Die Behauptung Michael Naumann veranlasse beim Cicero einen Linksruck ist gewagt, und zeugt entweder von Unwissenheit der Medienlandschaft und der Personalie Naumann, oder ist eine wohlkalkulierte Verzweifelungstat des flüggen TheEuropean, in der Hoffnung bei jüngeren Leuten mit ähnlichem Habitus einen Fuss in die Tür zu bekommen. Die merkwürdige exzentrische Mischung deren Redaktion hat mich früh aufhorchen lassen. Von der Frankfurter Rundschau, Süddeutscher Zeitung und Zeit enttäuscht, irgendwo zwischen Freitag und taz verloren, war ich auf der Suche nach einem neuen Wochenmagazin – weil man für Tageszeitungen heute keine Zeit mehr hat und sie per se schrecklich überholt sind wenn sie aus der Druckerpresse kommen; und weil es keine richtigen Wochenmagazine mehr gibt, deren Kauf lohnt.
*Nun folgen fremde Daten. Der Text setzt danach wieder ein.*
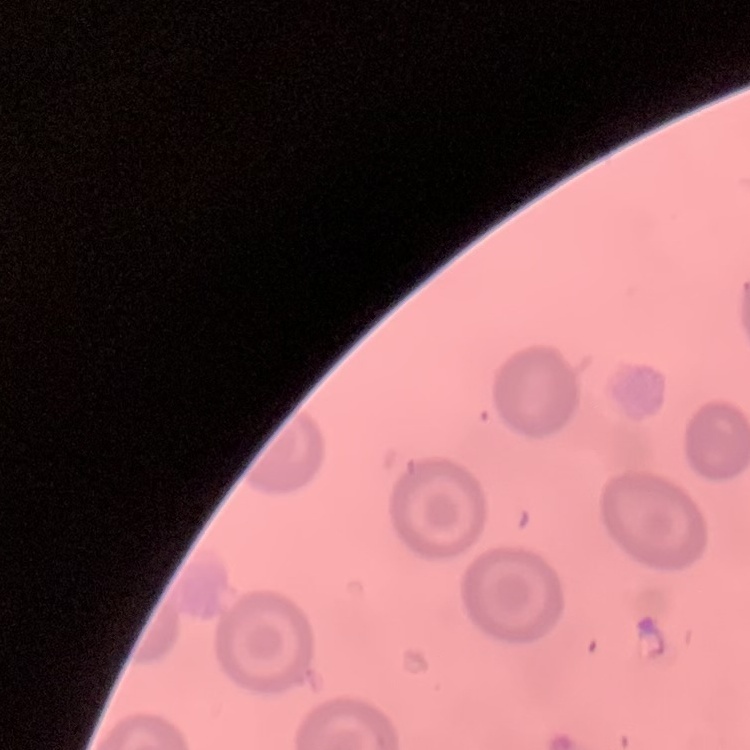

erythrocyte morphology = no rouleaux formation
image type = square crop of a larger photomicrograph
stain = Field's or Giemsa
preparation = thin blood smear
Classify this cell by malaria status.
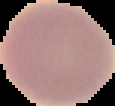

It is uninfected.

Summary:
  - Image size: 115×106 pixels
  - Preparation: thin blood smear
  - Image type: segmented cell region on a black background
Assess this cell for malaria.
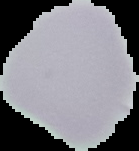

It is uninfected.

{
  "preparation": "thin blood smear",
  "image_size": "139×151 pixels",
  "image_type": "segmented cell region on a black background"
}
Insofern bin ich immer noch auf der Suche nach dem Nischenprodukt und habe auch TheEuropean eine Chance gegeben. Durch eben jene verzerrende Darstellung, „Cicero erleide unter Naumann einen Linksruck“ war die Chance aber beinah wieder vergeben, durch die Klarstellung des persönlich Betroffenen, des Verfassers am Fuss der Schmähschrift aus der Intimsphäre des Cicero, in der der Autor einst mitarbeitete habe ich das als persönliche Animosität verbucht. Endgültig versagt hatte TheEuropean bei mir dann aber, als ich neben dem Artikel noch folgende Propaganda fand …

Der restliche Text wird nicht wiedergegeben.